» **CONSIGNE**
Poursuivez l'extrait consacré aux ondes de forme à partir de sa dernière phrase.

» **EXTRAIT À LIRE**
********

En fait c’est plutôt un fouillis de théories. Relevons dans ce
fatras quelques points sur lesquels la plupart semblent s’accorder:
- tout ce qui a une forme émet une onde qui agit directement sur l’espace dans lequel elle se propage;
- le phénomène ne dépend pas du matériau ni de la dimension, mais il peut être sensible à l’orientation;
- ces ondes ne sont pas décelables avec des instruments classiques mais peuvent l’être au moyen d’un pendule.
Suggestion si vous
voulez en savoir plus: tapez ondes de forme dans un moteur de recherches
et voyez ce qui revient.
Cette littérature ressortit
davantage de la pseudo-science que de la science. Ceci dit, que l’approche de
ces chercheurs ne puisse être qualifiée de scientifique et que
leurs explications soient plutôt confuses n’interdit pas au phénomène
des ondes de formes d’exister. Si je persiste à ne pas y croire, c’est:
d’une part que les observations ne sont pas convaincantes, les phénomènes
relevés pouvant être dus à des tas d’autres facteurs beaucoup
plus flagrants comme ceux que l’on verra dans le paragraphe suivant; d’autre
part pour des raisons plus profondes tenant à la nature même de
l’espace et des formes dont j’ai parlé plus haut dans sa dimension phénoménologique
et dans d’autres ouvrages dans sa dimension physique (voir en particulier nos
pensées créent le monde).

********

» **DONNÉES FOURNIES**
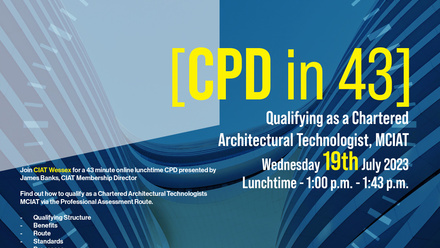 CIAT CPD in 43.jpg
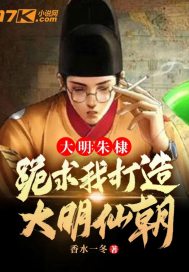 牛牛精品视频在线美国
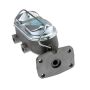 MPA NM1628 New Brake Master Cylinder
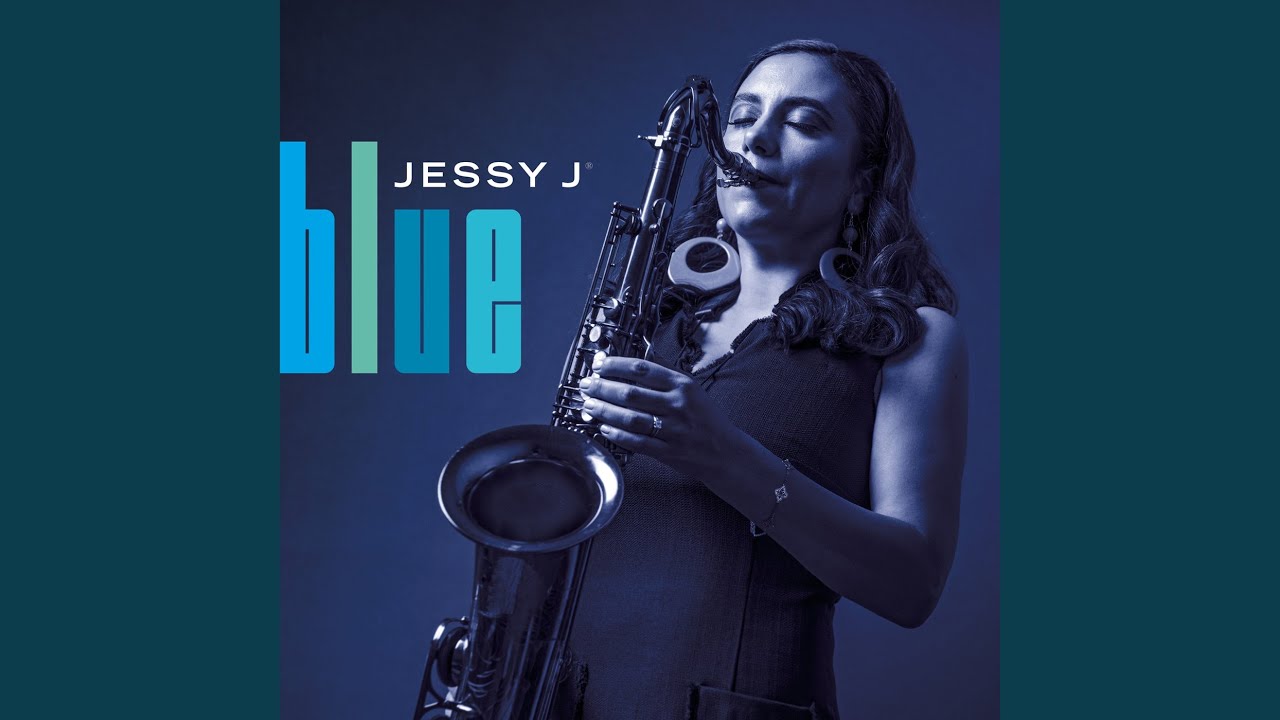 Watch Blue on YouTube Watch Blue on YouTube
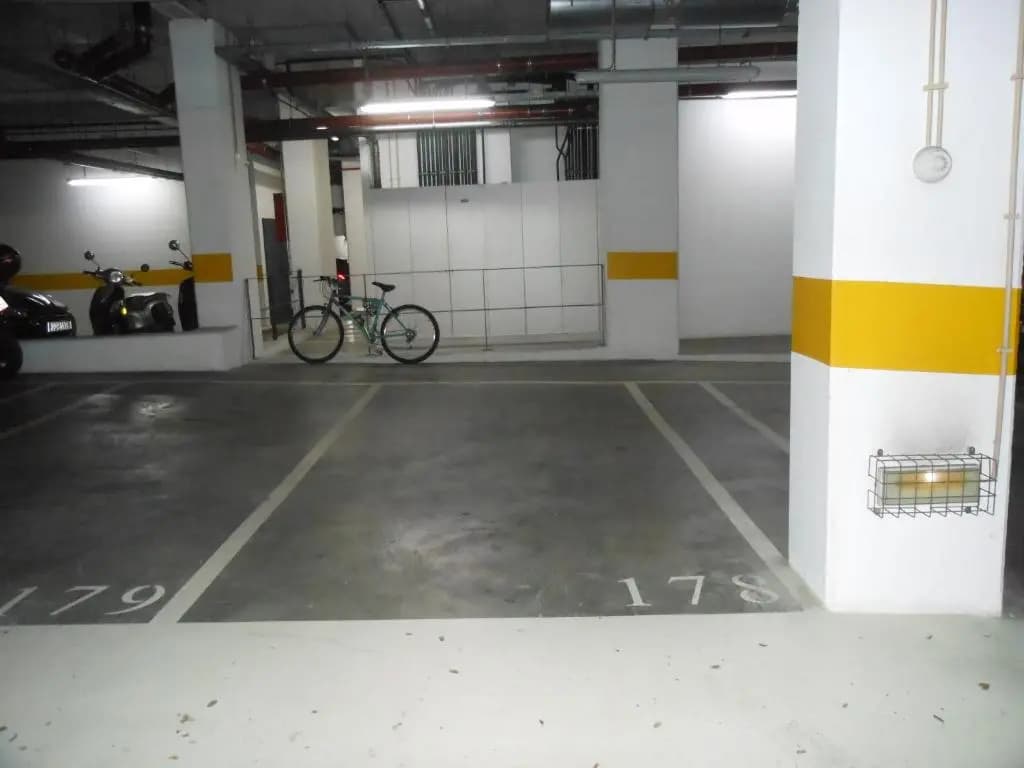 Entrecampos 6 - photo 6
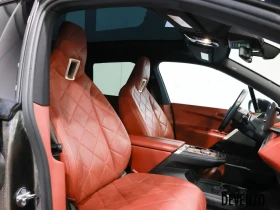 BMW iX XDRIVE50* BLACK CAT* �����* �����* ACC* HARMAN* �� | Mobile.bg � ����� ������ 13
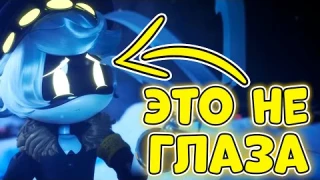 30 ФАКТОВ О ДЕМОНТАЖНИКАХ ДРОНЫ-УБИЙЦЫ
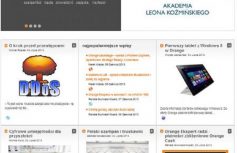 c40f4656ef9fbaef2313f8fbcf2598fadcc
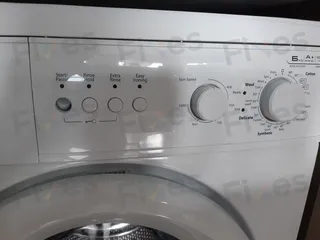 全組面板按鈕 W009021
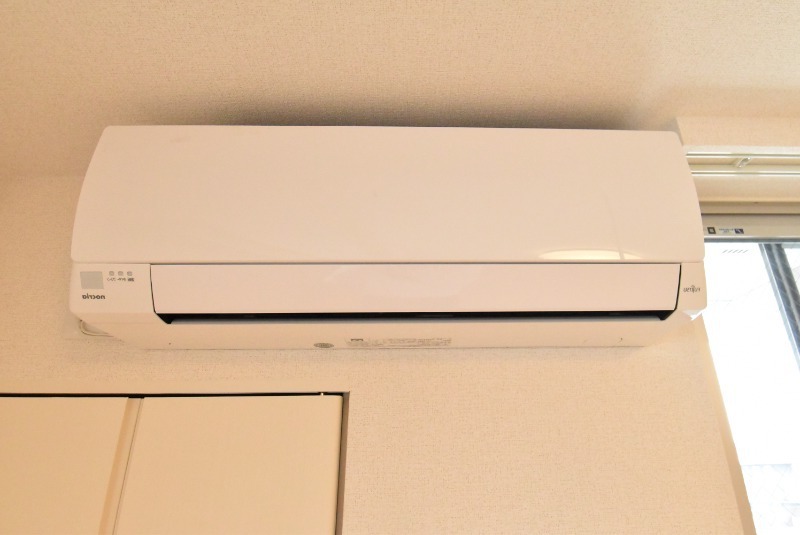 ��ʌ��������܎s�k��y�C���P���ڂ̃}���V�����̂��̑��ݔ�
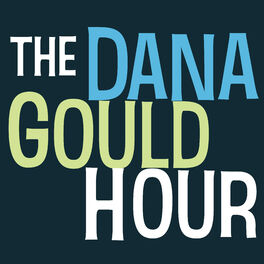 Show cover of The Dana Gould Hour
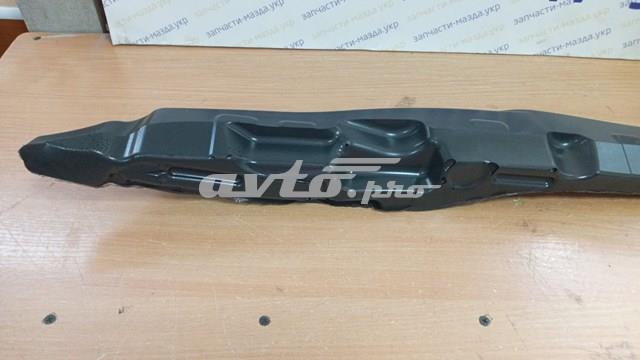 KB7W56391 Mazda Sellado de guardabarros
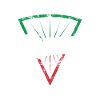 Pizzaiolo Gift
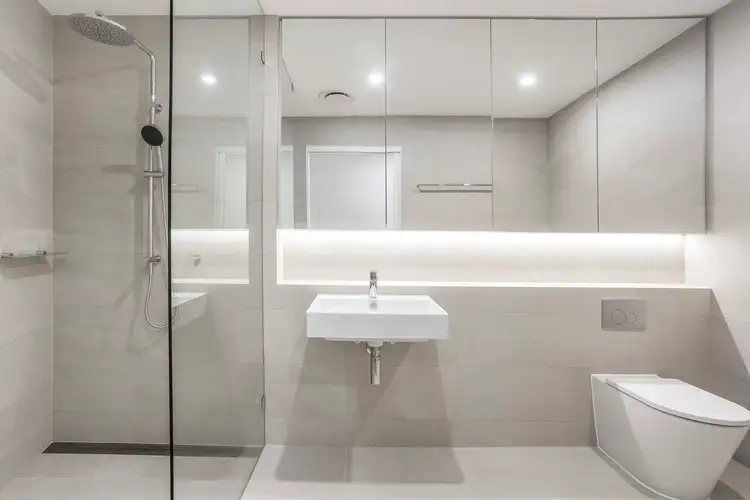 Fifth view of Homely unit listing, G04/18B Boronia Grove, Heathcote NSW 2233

********

» **RÉPONSE**
Et quand bien même j’aurais
tort et eux raisons, quand bien même les ondes de formes existeraient
bel et bien, il me semble que cela ne changerait pas grand chose dans la mesure
où les autres facteurs en question ont sur les habitants des effets bien
plus forts. Un claustrophobe se sentira toujours mal dans un ascenseur, et qu’il
soit carré, circulaire, octogonal, conique ou autres n’y changera rien.
L’exemple est à dessein extrême pour suggérer l’énorme
différence d’intensité entre les divers facteurs qui interviennent.
Qu’un bâtiment produise des effets physiques sur ses habitants, c’est indéniable; que ces effets soient provoqués directement par les formes, c’est douteux ainsi qu’on vient de le voir; que la forme ait tout de même une influence, voilà qui n’est en revanche pas douteux, mais ce sont des effets indirects à travers divers phénomènes physiques. En fait ce n’est pas la forme seule qui agit, c’est la combinaison: forme + dimension + matière + couleur + implantation. Ces facteurs influencent la propagation des ondes acoustiques et électromagnétiques, le magnétisme, la distribution de température, la circulation de l’air, le taux d’humidité, toutes choses auxquelles le corps humain est sensible, plus ou moins consciemment, et qui participent à son état d’être. Ces influences s’exercent de la même manière sur les organismes de tous les êtres vivants dans et aux environs immédiats de la construction. De là, via notamment diverses molécules émises par lesdits organismes, une interaction entre tous. Selon les cas elle peut être mutuellement bénéfique ou source de disharmonie.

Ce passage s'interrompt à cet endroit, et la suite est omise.